Сандра отрицательно затрясла головой:
– Наши спальни были через стенку, но я слышала его шаги, слышала, как тряслась кровать, – да не только слышала, чувствовала, моя кровать была сразу за стеной. Потом все затихало, и в тишине я слышала, как всхлипывала Элиза. Я все слышала. И ничего не могла сделать, только лежала в постели и в ужасе ждала – вот сейчас он войдет ко мне и начнет трясти мою кровать. Но он никогда не заходил, и я стала меньше бояться. Зато стала думать, что дело – во мне, в том, что Элиза стройная и красивая, а я фигурой больше похожа на плюшевого медвежонка…
Сандра замолчала, затем взяла чашку и отнесла ее на кухню. Достала из холодильника банку лимонада, вскрыла ее и вернулась на место.
– Смешать бы с водкой… да только я бросила пить.
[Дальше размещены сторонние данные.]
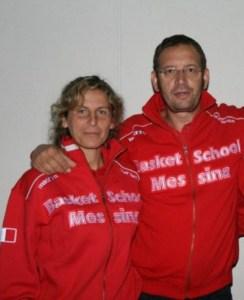 Patrizia Samiani e Massimo Zanghì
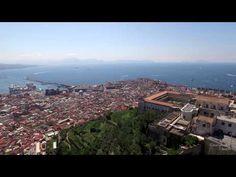 [4K] Naples, Italy - Aerial / Drone Showreel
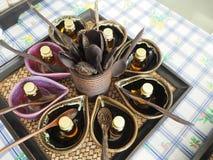 Set Thai herb Royalty Free Stock Photos
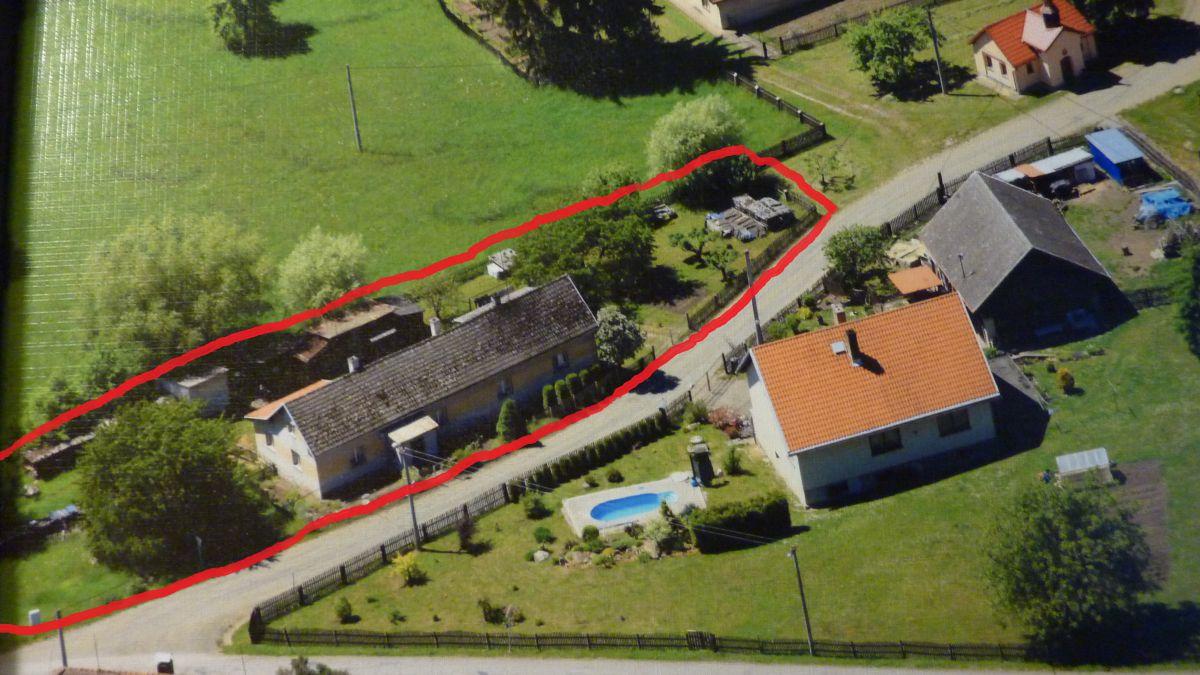 Prodám dům, chalupu v českém ráji.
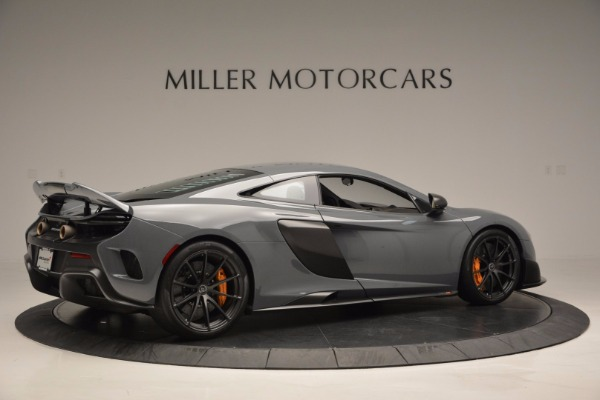 Used 2016 McLaren 675LT for sale Sold at Bentley Greenwich in Greenwich CT 06830 8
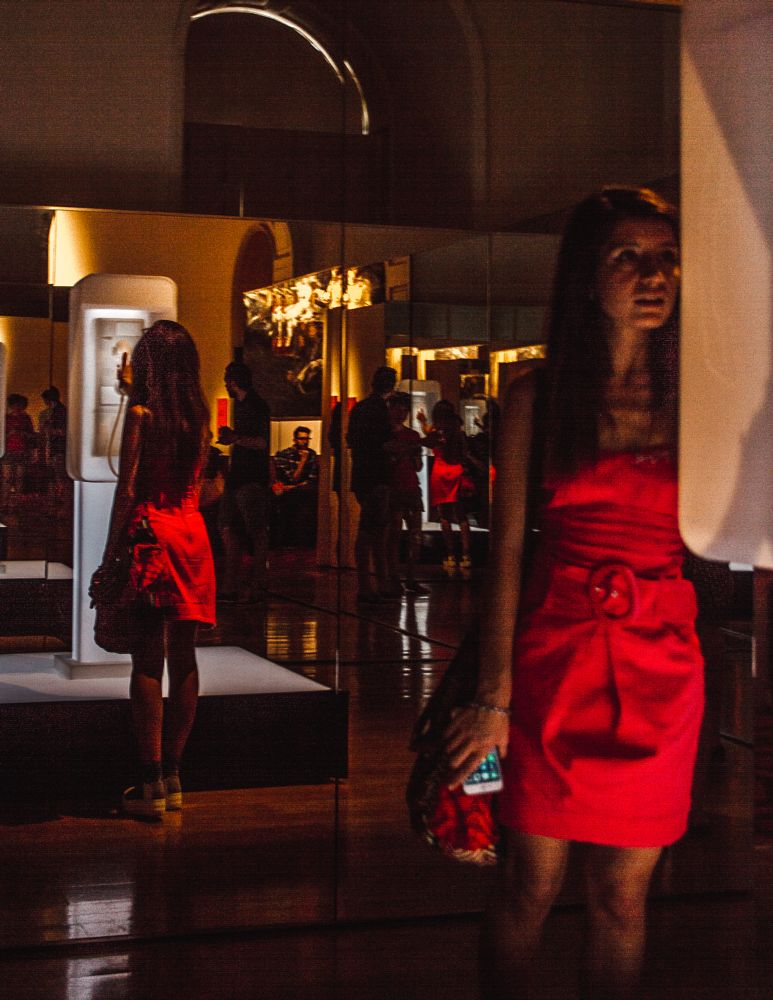Photo in People #red #red dress #lady in red #kubrick #payphone #exhibition #art gallery #somerset house #london #lifestyle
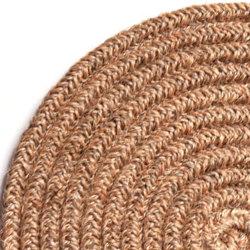 Curve Sisal | Sand | Rugs | Naturtex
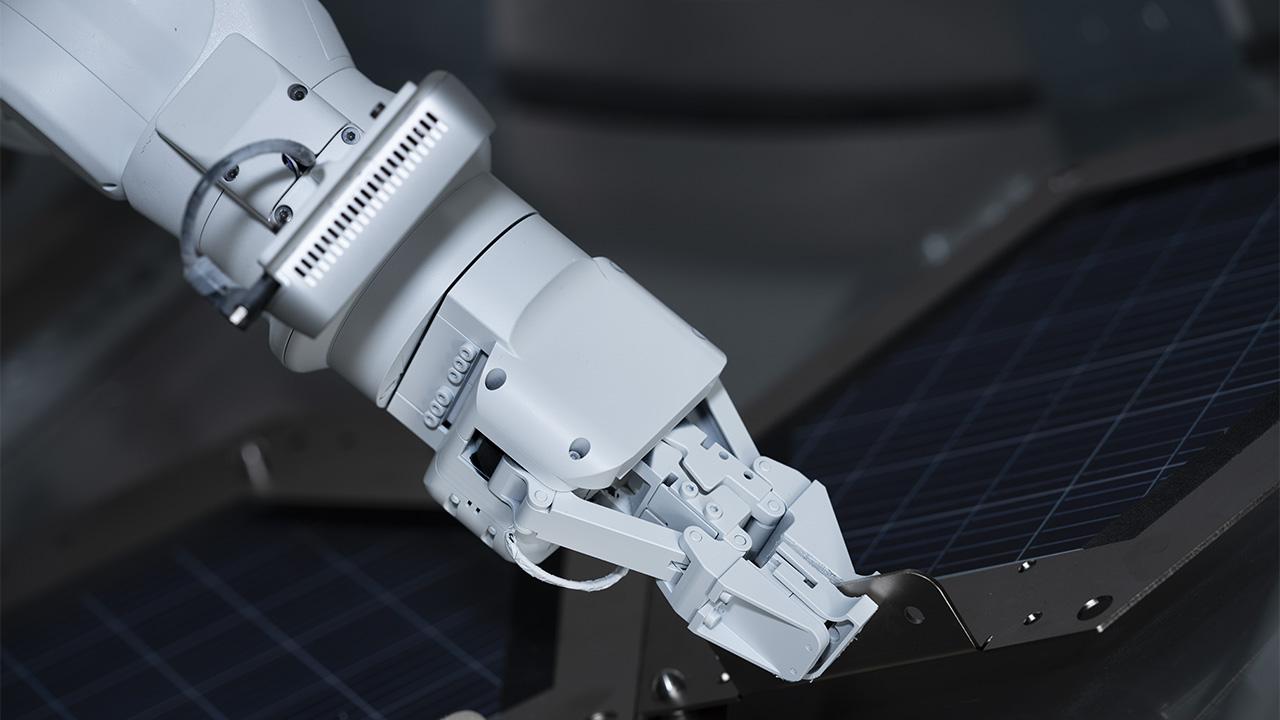 GITAI S1 robot arm nasa ontop.vn 5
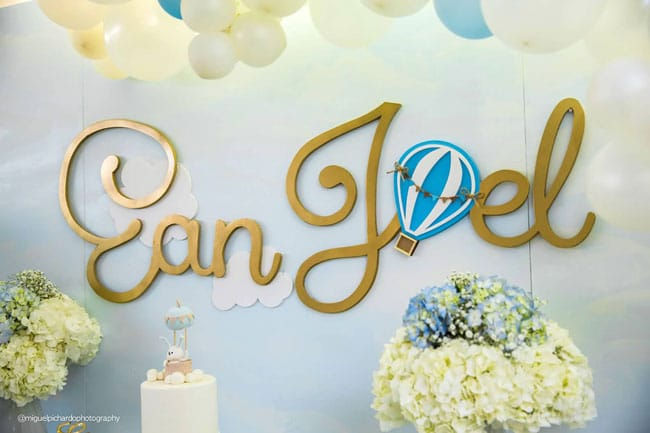 Boy's Hot Air Balloon First Birthday Dessert Table Name Sign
Не то чтобы с этим были проблемы, ничего такого, я всегда знала, когда остановиться. Просто, переехав сюда, я решила заняться своим здоровьем. Йога, медитации, прогулки по пляжу… Курить вот бросила. Набрала семь кило, зато задыхаться перестала.
– Ваш отец был директором школы, – сказал я. – Как вы думаете, приставал ли он к своим ученицам?
– Да наверняка! Столько школьниц вокруг, бери – не хочу. Он в школе сорок лет директорствовал; думаете, ни разу не воспользовался возможностью? Вот только сколько веревочка ни вейся, а конец будет. Вы ведь наверняка знаете?
– С ним что-то случилось?
– Так вы не знаете… – удивилась Сандра. – Он получил пулю в затылок девять лет назад.
– Кто это сделал? – вмешался Майло.
– Неустановленные лица, – злорадно ответила она. – Полиция решила, что было ограбление, но я думаю, это кто-то из оскорбленных отцов или братьев с ним поквитался. Или даже одна из девочек подросла и решила отомстить.
– Например, ваша сестра.
– Элиза? Да хотя бы. Я, правда, не слышала, чтобы она в то время была в Балтиморе, но мало ли…
– Он все еще директорствовал?
– Год как ушел на пенсию. Его нашли на тротуаре в двух кварталах от дома. Карманы вывернуты наизнанку, бумажника нет, в башке – дыра. Чего-чего, а грабежей в округе хватало, эта часть Западного Балтимора сильно изменилась с тех пор, как он вырос. Отец был там чуть ли не последним из белых, но от вечерних прогулок так и не отказался. Не желал признавать, что все изменилось. Или игнорировал перемены, как последний болван.
– А как Элиза отреагировала на его смерть?
– Мы ничего с ней не обсуждали, просто подписали бумаги на кремацию. Хотелось бы верить, что в душе – в какой-то ее части – Элиза была рада. Не знаю только, позволяла ли она себе осознать эту радость.
– В какой-то части души?
– В какой-то другой части, наверное, было и горе. Иной раз даже мне бывает грустно, что он умер, как бы нелепо это ни звучало. Он пятнадцать лет готовил для меня завтрак. Расчесывал волосы, пока мне не исполнилось одиннадцать. Все, кого я знала, называли его прекрасным отцом и учителем.
– Вы вообще ни разу не обсуждали его смерть с Элизой? – спросил Майло.
– Словом не перемолвились. В завещании он просил похоронить его рядом с мамой. А я велела одному из мойщиков посуды из «У Фрэнка» высыпать прах в Чесапикский залив. Прямо на задворках ресторана, мы как раз там мусорные баки держали. Еще кофе?